I have a pandas dataframe : column header is called "Location" example contents: "London Arndale Centre" "Manchester Arndale" "Birmingham Central Station" "Newcastle Metro Centre"
2 numpy arrays :
originalLocation = np.array(["London Arndale Centre","Manchester Arndale","Birmingham Central Station","Newcastle Metro Centre")
newLocation = np.array(["London","Manchester","Birmingham","Newcastle"]
i want to create a new column in the pandas : newLocation
the result needs to be the matching column in newLocation, where the location field matches the original location numpy.
example : "London Arndale Centre" needs to be "London" "Manchester Arndale" needs to be "Manchester"
i have tried this , but it throw back errors
df['newLocation'] = newLocation[int(np.where(originalLocation == df['Location'])[0])]
errors : ValueError: ('Lengths must match to compare', (159,), (12,))
what am i doing wrong here ?
CodePudding user response:
It seems like you forgot the commas in your originalLocation array. Also, the int() is not necessary.
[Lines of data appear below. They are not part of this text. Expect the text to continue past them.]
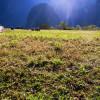 マチュピチュの芝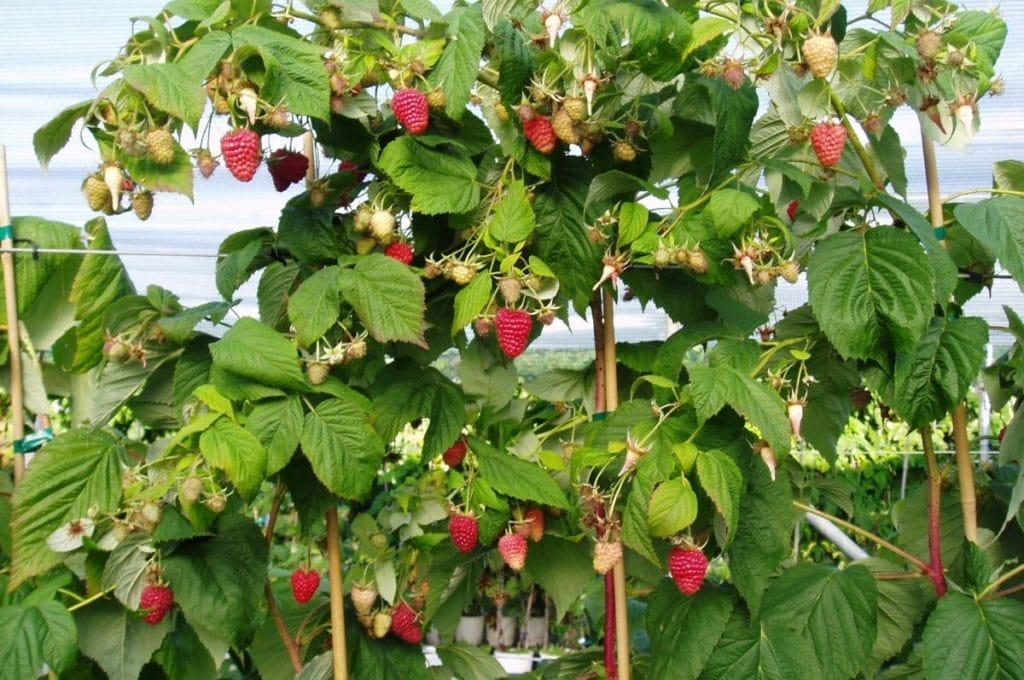 Ягоды и листья малины при гипертонии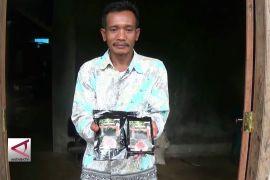 Kopi Robusta Asal Lobang Kabupaten Batang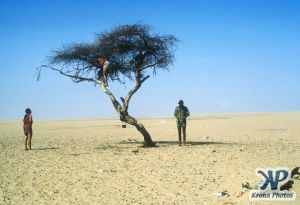 dvd1000-s132.jpg - Tree of Tenere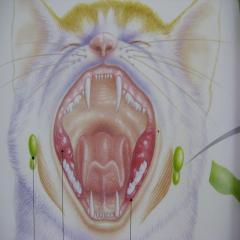 口内炎 猫エイズ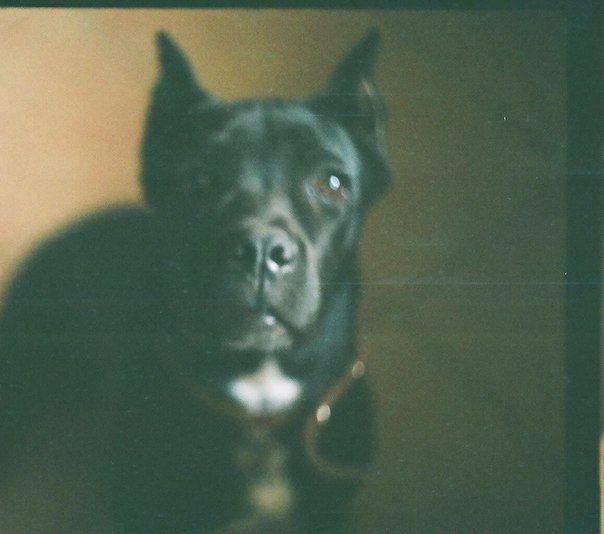 #собака #Канекорсо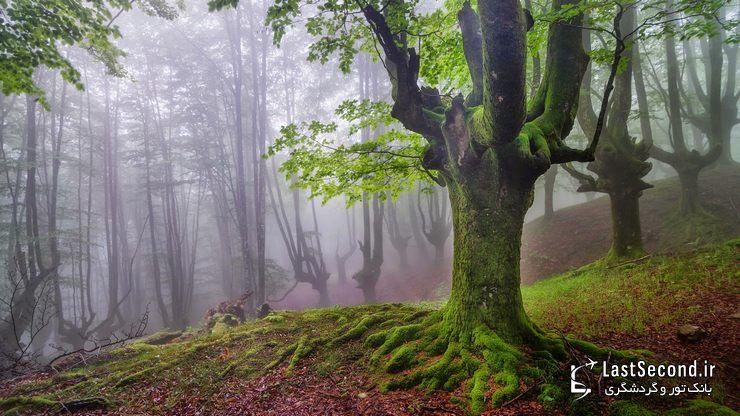 پارک طبیعی Gorbea، ایالات آلوا و ویزکایا (Alva-Vizcaya)، باسک، اسپانیا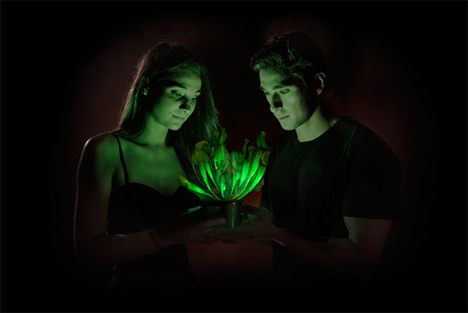 genetically engineered glowing houseplant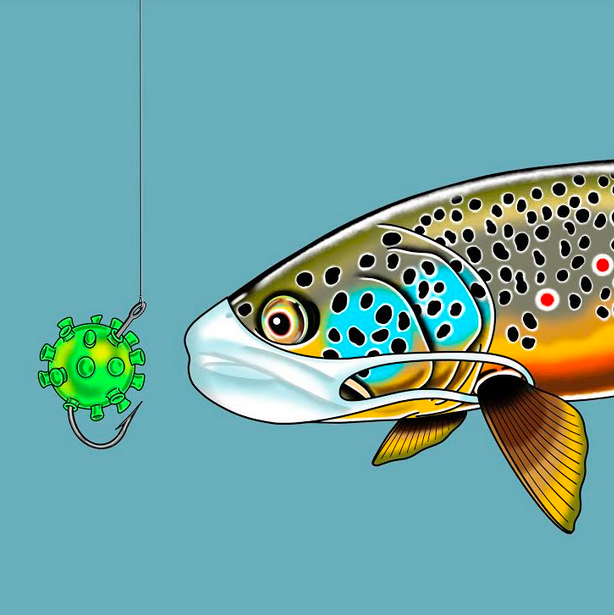 Covid Trout Sticker - Drew Wilson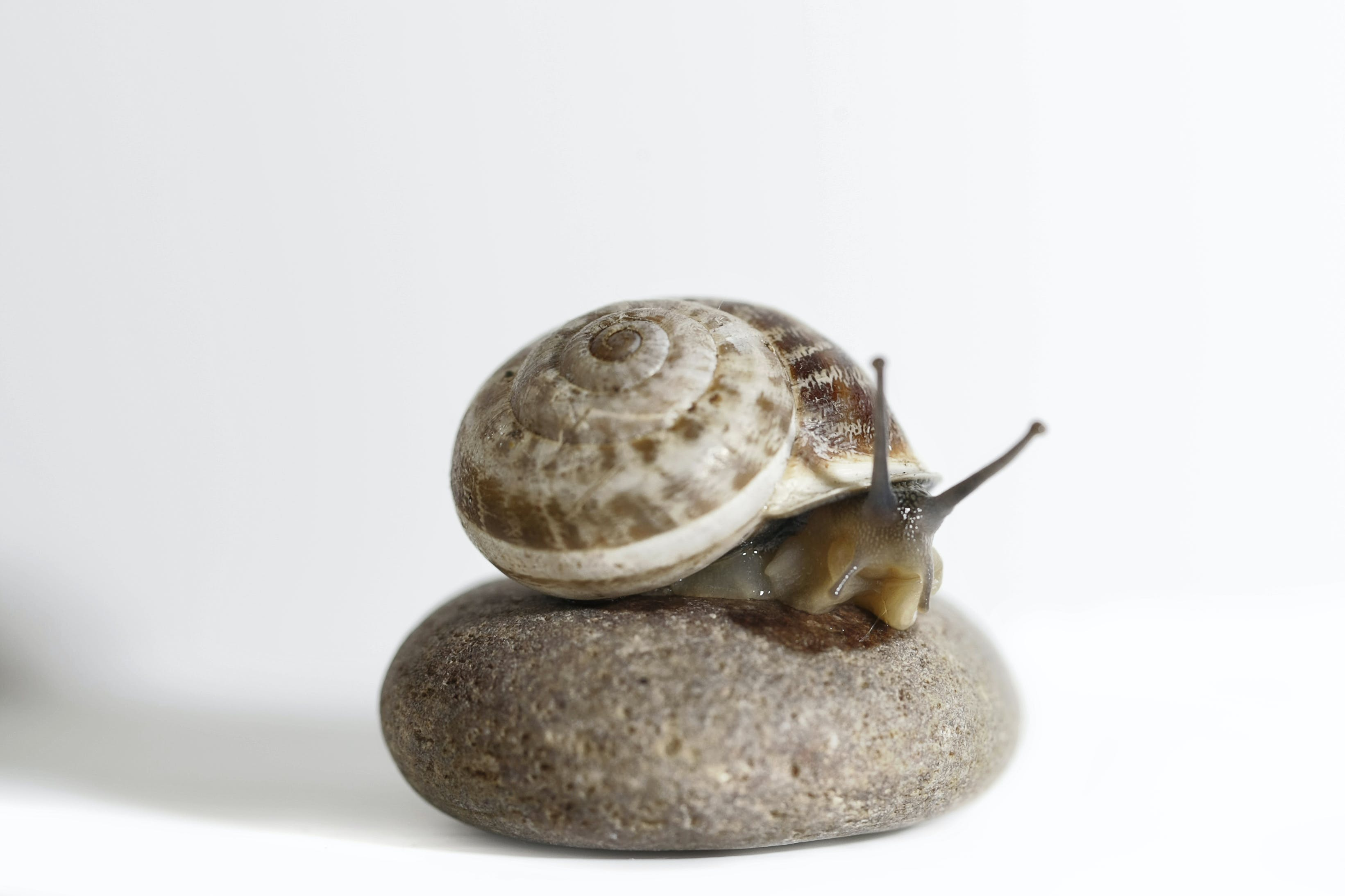 Brow Snail on Stone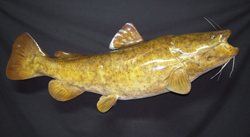 fish reproduction northern pike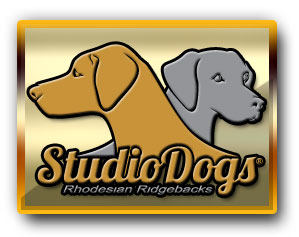 Studios Its Crazy Wild Times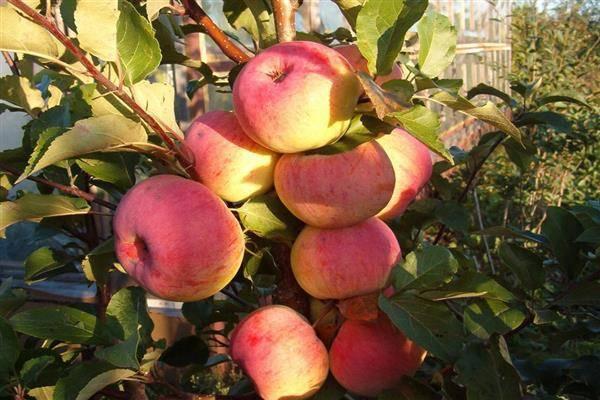 Как вырастить яблони сорта услада у себя в саду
Updated code:
df_data = ["London Arndale Centre", "Manchester Arndale", "Birmingham Central Station", "Newcastle Metro Centre"]
df = pd.DataFrame(df_data, columns=['Location'])
originalLocation = np.array(["London Arndale Centre", "Manchester Arndale", "Birmingham Central Station", "Newcastle Metro Centre"])
newLocation = np.array(["London","Manchester","Birmingham","Newcastle"])
df['newLocation'] = newLocation[np.where(originalLocation == df['Location'])[0]]
df
Output:
Location newLocation
0 London Arndale Centre London
1 Manchester Arndale Manchester
2 Birmingham Central Station Birmingham
3 Newcastle Metro Centre Newcastle